A vane position control signal based on the pressure error signal is applied to a manual/automatic (M/A) station 40 and then preferably to another multiplier 42. The output from the multiplier 42 is the vane position demand signal applied to the vane actuator 26. A suitable circuit for the M/A station 40 is shown and described in another Westinghouse Electric Corporation bulletin dated Feb. 1977 and entitled "7300 Series Tracking Driver (NTD) Card".
In normal operation the pressure control loop just described is effective to hold the furnace pressure to the setpoint value with relatively small process error. During transient startup conditions, however, unsafe pressure overshoots or excursions can occur unless the furnace pressure is limited by some other means.
Preferably, the suction inlet temperature is sensed as an indicator of startup conditions. The output signal from the temperature sensor (thermocouple) 30 is applied to a transducer 46 which in turn is coupled to a function generator 48. The temperature transducer can be a circuit like that shown in Westinghouse Instruction Bulletin IB-101-828 dated January 1975 and entitled "Low Level Amplifier". The function generator 48 can be a circuit like that shown and described in a Westinghouse Bulletin dated April 1977 and entitled "7300 Series Function Generator (NCH) Card".
In order to provide improved stability of control loop operation, it is preferable that the inlet vanes position be limited as a function of inlet air temperature such that control loop gain is held substantially constant when limit action is being applied and when limit action is not being applied. This is achieved by reducing the gain downstream of the M/A station 40 and increasing the gain upstream of the M/A station to maintain constant overall loop gain.
The two multipliers are accordingly preferably employed to apply the pressure limit control while holding pressure control loop gain substantially constant. Thus, the limit signal from the function generator 48 is applied to the multiplier 42 as a multiplier (gain) factor which reduces the position demand to a limit value when air temperature is low during startup. The limit signal is also applied to another function generator circuit 50 like that employed by the function generator 48. However, the function generator 50 is connected as an inverter and its output is applied as a multiplier factor (gain) to the multiplier 36.
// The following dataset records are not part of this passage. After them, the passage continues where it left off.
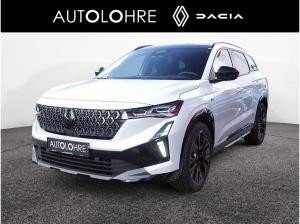 Renault Espace Esprit Alpine Full Hybrid E-Tech 200 7-Sitzer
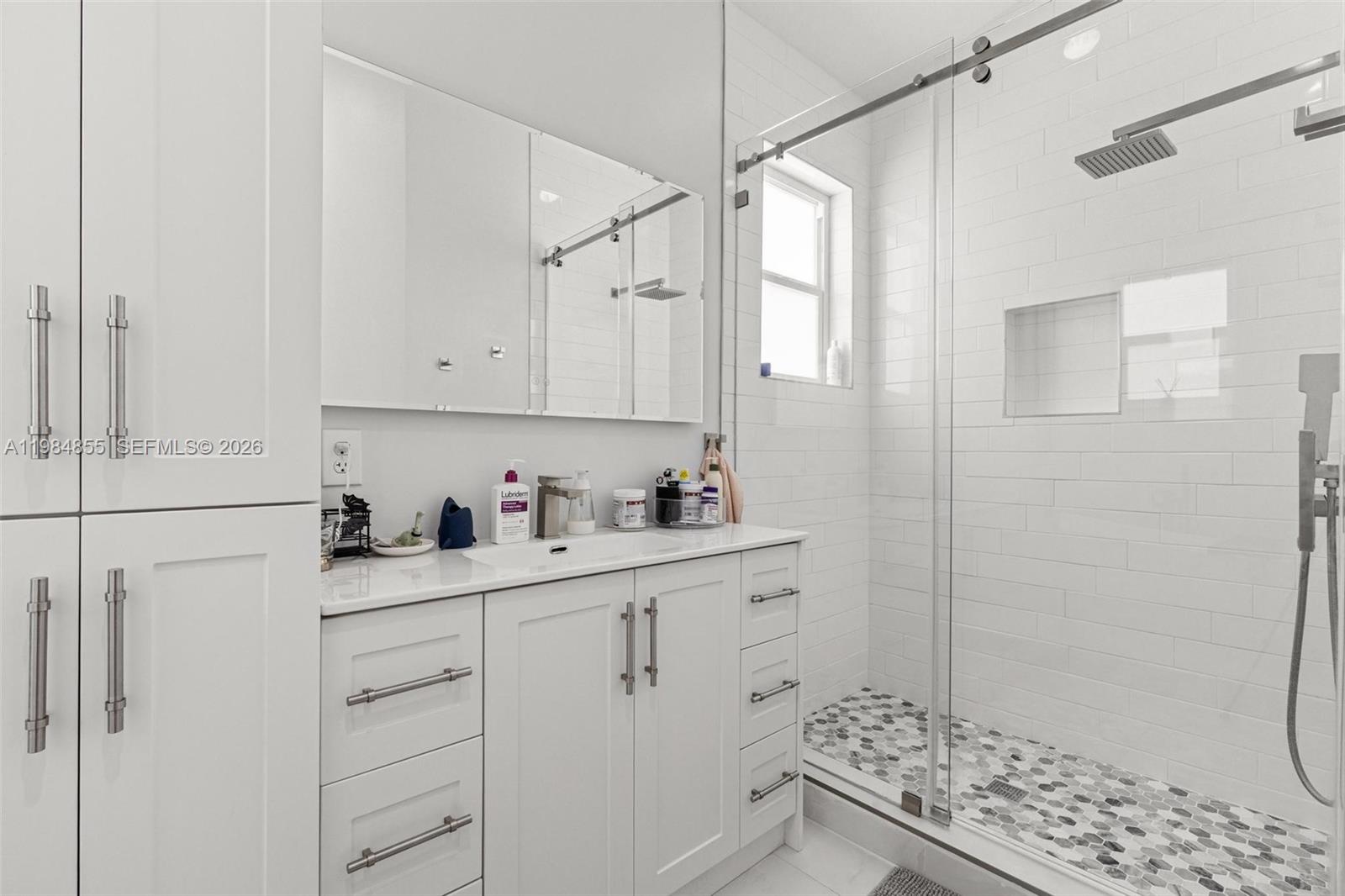 SPICEWOOD SUB - Residential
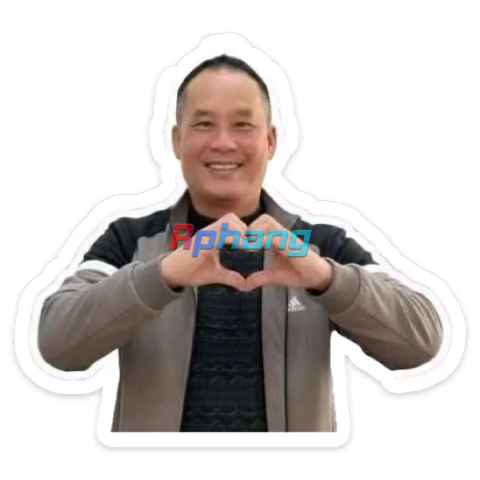 1765354649358.png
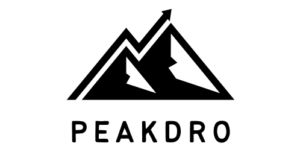 default-logo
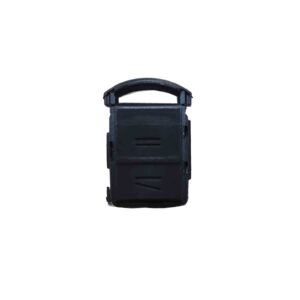 Opel – Corsa, Meriva, Combo | Remote Case Only, main photo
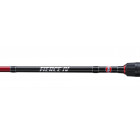 Sada na moře Penn Fierce IV Spin Combo 150g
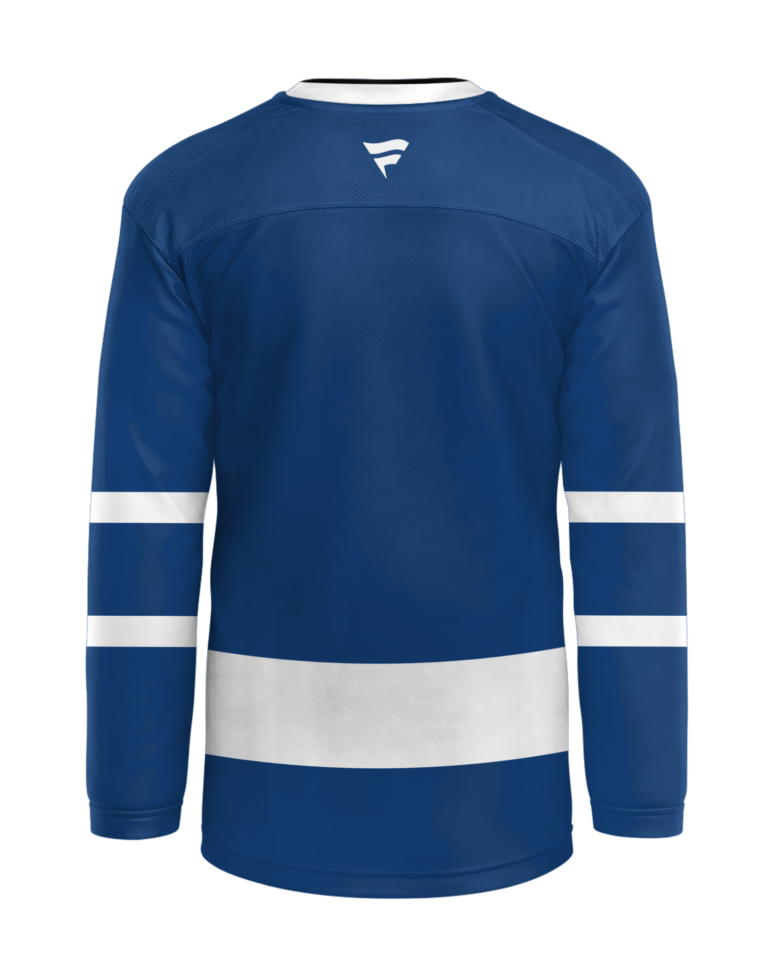 Fanatics Replica Back 13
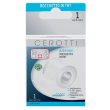 cer silverc roc airp 5x500cm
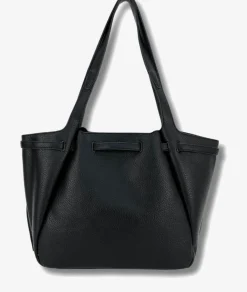Mujer Martina K Bolso 2412615 en negro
The net operation of the multipliers 36 and 42 is to hold the control loop gain at its characteristic value, i.e., to multiply it by one. For example, if the output of the function generator 48 is a 50% signal, the gain factor applied to the multiplier 36 is 2 and that gain factor applied to the multiplier 42 is 0.5. The net control loop gain multiplication is 1, while the inlet vane position is limited to 0.5 times the full open vane position.
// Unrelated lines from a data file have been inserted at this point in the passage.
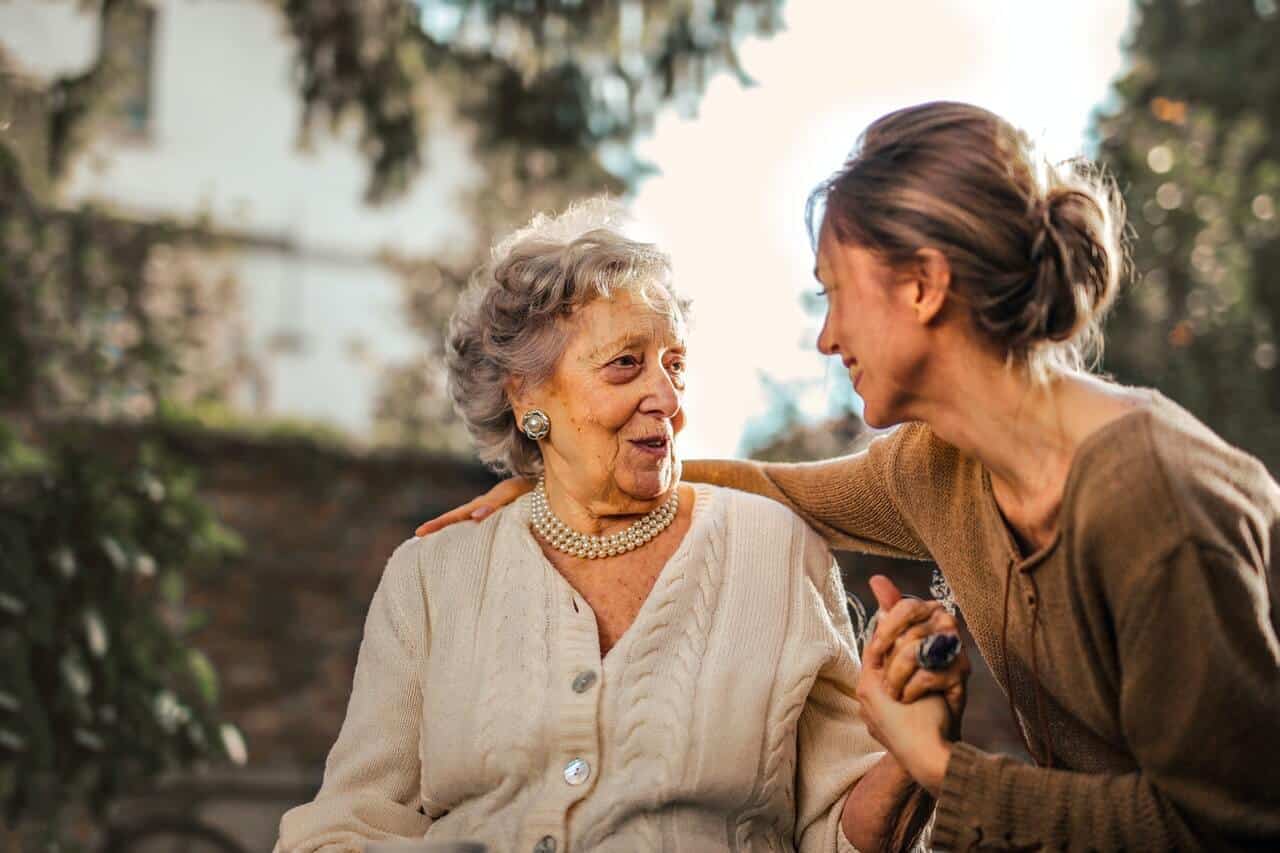 Whether you're considering assisted living for yourself, if you're moving in with your children, or you're just curious about what it's like - this guide has everything you need to know. Assisted living in Lee County Florida.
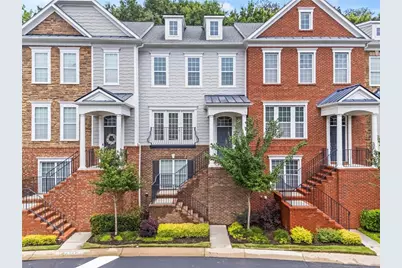 2343 Limehurst Drive NE, Atlanta, GA 30319 - Photo 1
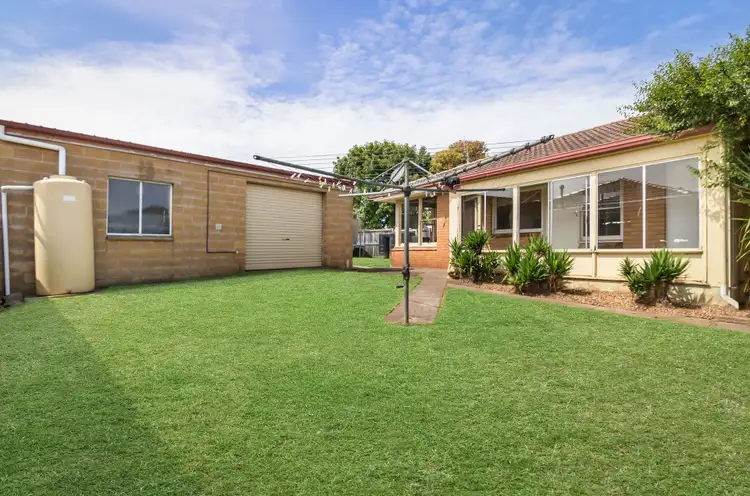 Sixth view of Homely house listing, 2 Ross Street, Warrnambool VIC 3280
Generally, as shown in the graphical illustration, the limited value f(x) is 30% at all air temperatures below t1 and increases on a ramp to 100% at t2. At temperatures above t2, the limit is constant at 100%. The function generator 50 inverts the function f(x) over the operating range of inlet air temperatures to produce constant gain control loop operation as described above. During starting, the function f(x) results in the application of a limit within the range 0% to 30% as inlet air temperature rises. At all times, the limit is such that furnace pressure is restricted to a safe value at the operating inlet air temperature. The fact that the M/A station is upstream from the multiplier 42 results in pressure limit action in both the automatic and the manual modes of operation.